Alternative definition of sequence (real analysis)

[StarTiger]

Homework Statement

Limit of {sn} as n goes to infinity exists provided for all sigma >0 there exists some integer N such that |sn-L| < sigma where n greater than or equal to N.

Prove equivalent to alternate definition:

limit exists provided that for every positive inteer m there exists a real number N such that |sn-L| < 1/m whebever n greater than or equal to N.

The Attempt at a Solution

Well, I know sigma can be anything, so you can replace sigma with 1/m and get Alternative Definition except for N being an integer rather than a real number. I get the idea that N(as fn of sigma) has to be an integer and N(as fn of 1/m) has to be a real number. Actually setting up definition 1 <=> definition 2 is confusing me though.

 

[snipez90]

This is a pretty useful reformulation and a good exercise in knowing what numbers you are allowed to choose for and which must be arbitrary.

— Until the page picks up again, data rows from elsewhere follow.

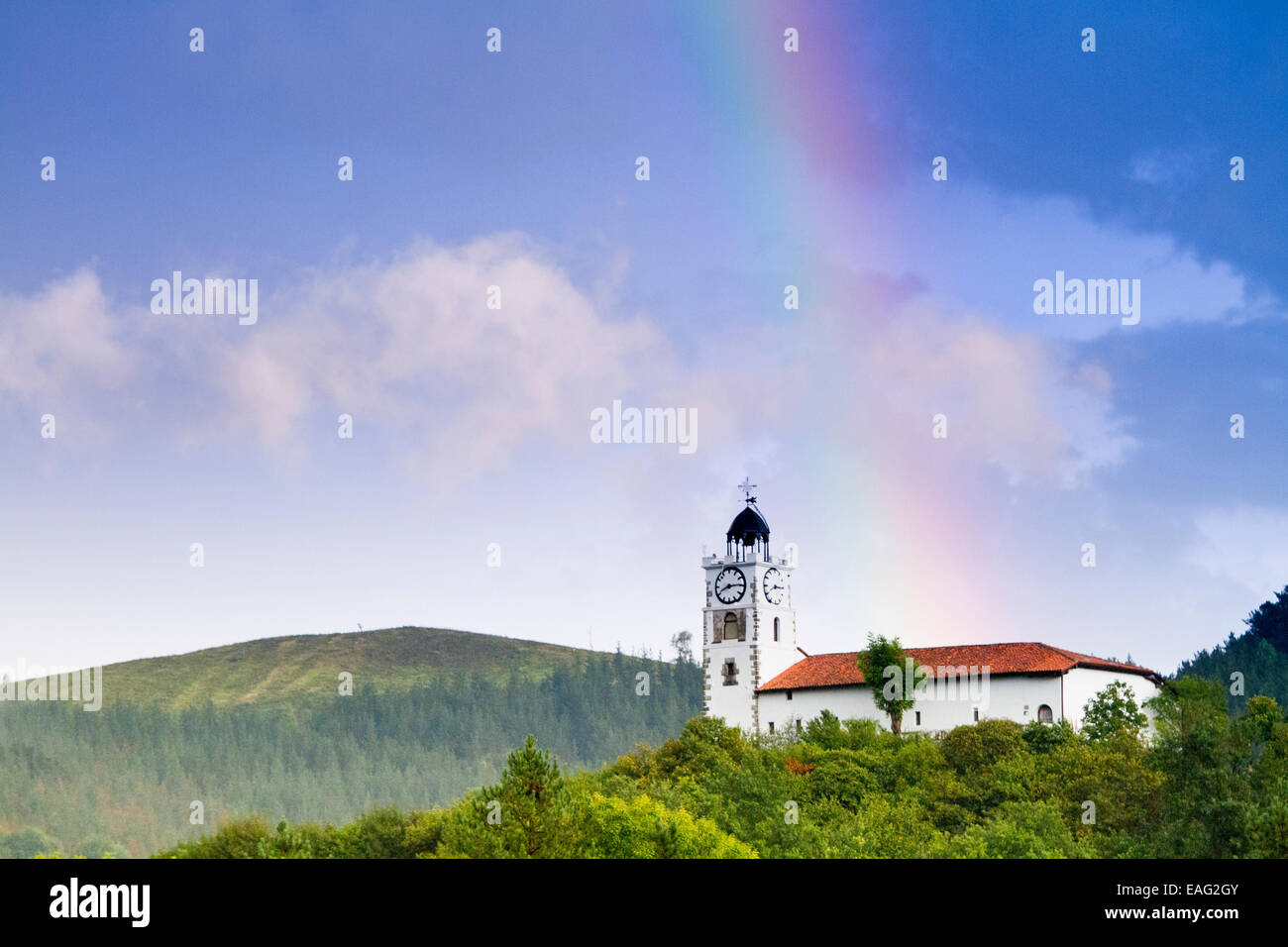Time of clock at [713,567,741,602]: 8:14
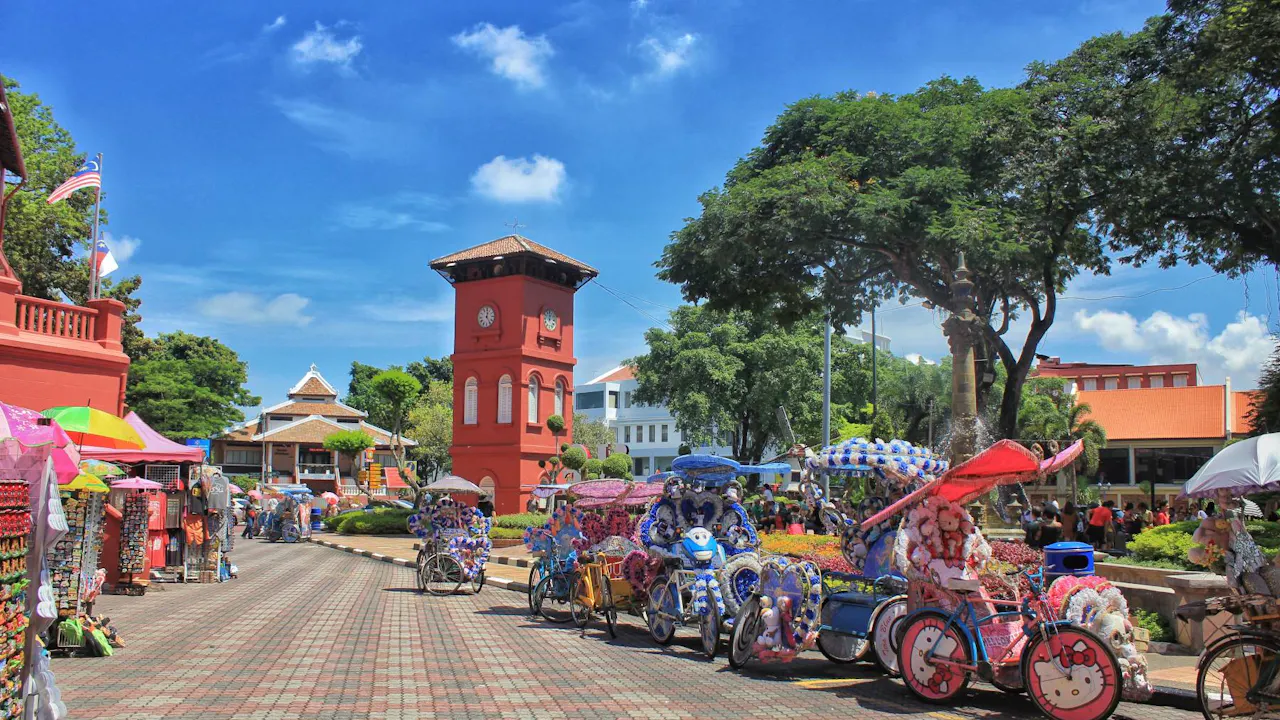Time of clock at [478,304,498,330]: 12:24
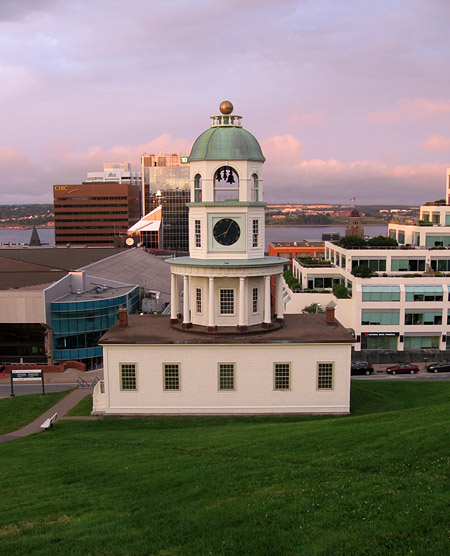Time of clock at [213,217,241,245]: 8:04
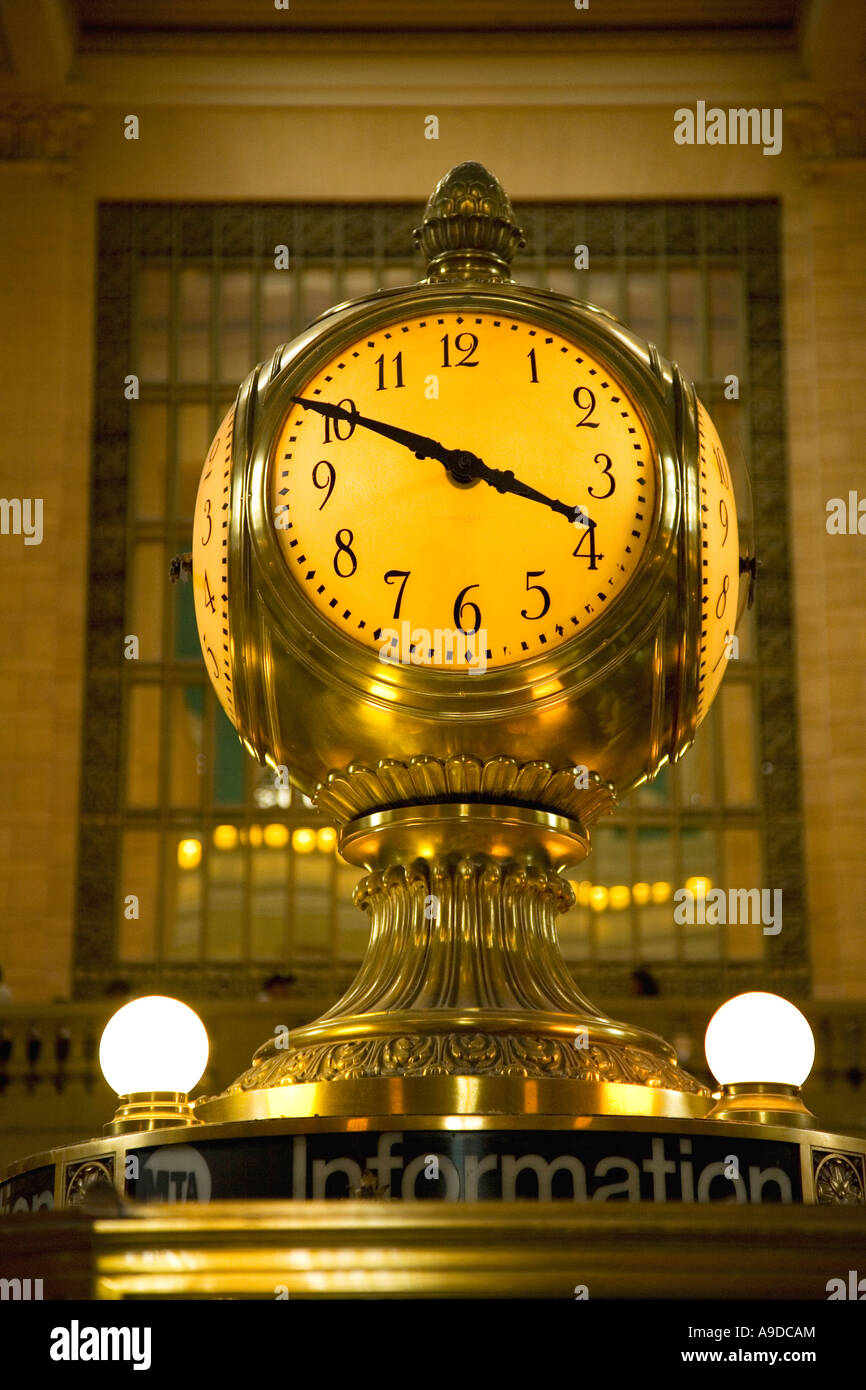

The only difference in the definitions is that 1/m and sigma are switched. Let's say you had the 1/m definition. Since the inequality |s_n - L| < 1/m is already in place, it seems reasonable to require that 1/m < sigma. But in this case, we are given that sigma is an arbitrary positive number, whereas we can choose m since we know the 1/m definition holds (and by Archimedean property). Can you figure out the other direction?

 

[HallsofIvy]

Given any sigma> 0, 1/sigma is a positive real number so there exist integer m such that m> 1/sigma whence 1/m< sigma.